#### Data to examine:
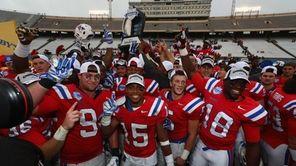 The Louisiana Tech Bulldogs celebrate their 35-18 win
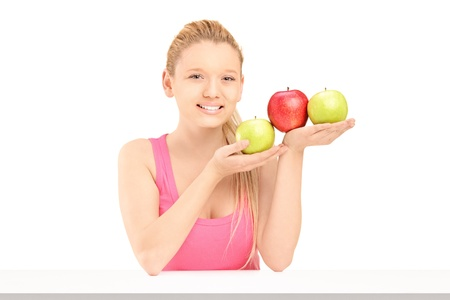 Young beautiful female sitting and holding three apples isolated on white background photo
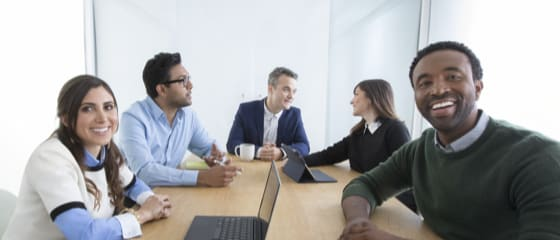 Photo of group talking in a conference room
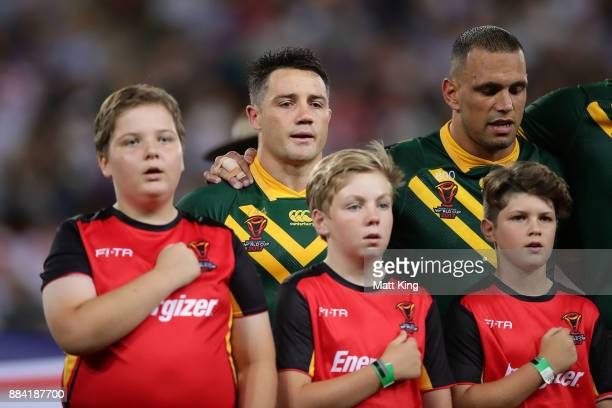 Cooper Cronk of the Kangaroos sings the national anthem before the 2017 Rugby League World Cup Final between the Australian Kangaroos and England at...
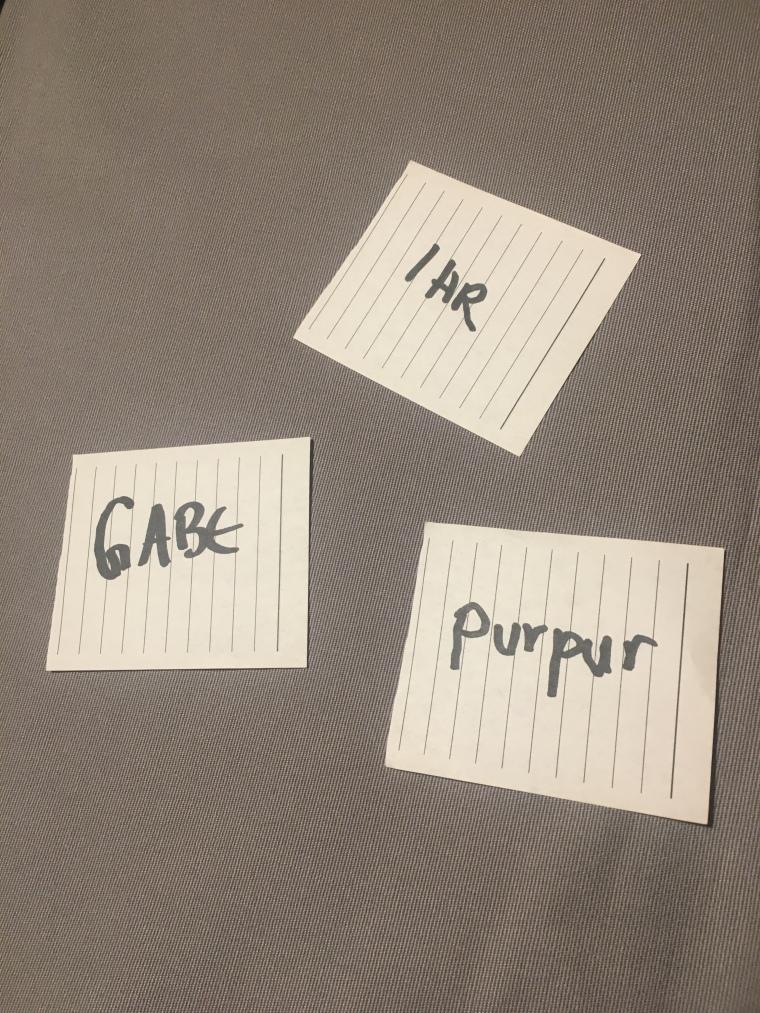 auf dunklem Grund drei weiße Notizzettel mit jeweils einem Wort als Aufschrift. Die Worte sind: pur pur, Gabe und ihr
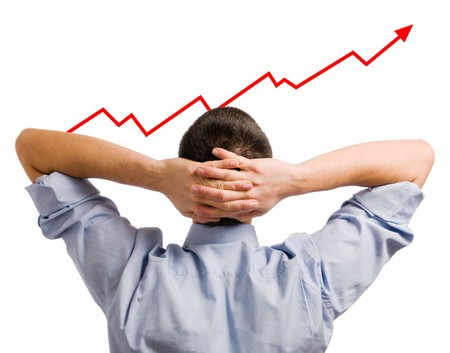 Young businessman looking at his growing share. Healthy and successful business! Stock Photo - 7968260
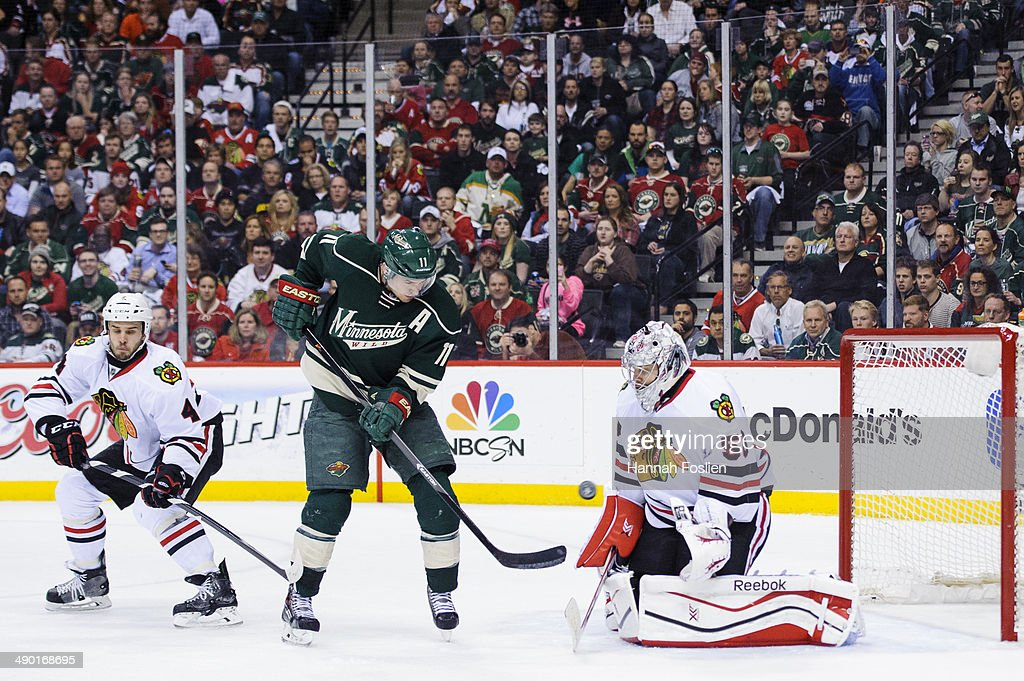Corey Crawford #50 of the Chicago Blackhawks deflects a shot by Zach Parise #11 of the Minnesota Wild as Niklas Hjalmarsson #4 of the Chicago Blackhawks looks on in Game Four of the Second Round of the 2014 NHL Stanley Cup Playoffs on May 9, 2014 at Xcel Energy Center in St Paul, Minnesota. The Wild defeated the Blackhawks 4-2.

#### Required action:
I'd like every record printed exactly, with the pictures left out.

#### Solution:
 The Louisiana Tech Bulldogs celebrate their 35-18 win
 Young beautiful female sitting and holding three apples isolated on white background photo
 Photo of group talking in a conference room
 Cooper Cronk of the Kangaroos sings the national anthem before the 2017 Rugby League World Cup Final between the Australian Kangaroos and England at...
 auf dunklem Grund drei weiße Notizzettel mit jeweils einem Wort als Aufschrift. Die Worte sind: pur pur, Gabe und ihr
 Young businessman looking at his growing share. Healthy and successful business! Stock Photo - 7968260
Corey Crawford #50 of the Chicago Blackhawks deflects a shot by Zach Parise #11 of the Minnesota Wild as Niklas Hjalmarsson #4 of the Chicago Blackhawks looks on in Game Four of the Second Round of the 2014 NHL Stanley Cup Playoffs on May 9, 2014 at Xcel Energy Center in St Paul, Minnesota. The Wild defeated the Blackhawks 4-2.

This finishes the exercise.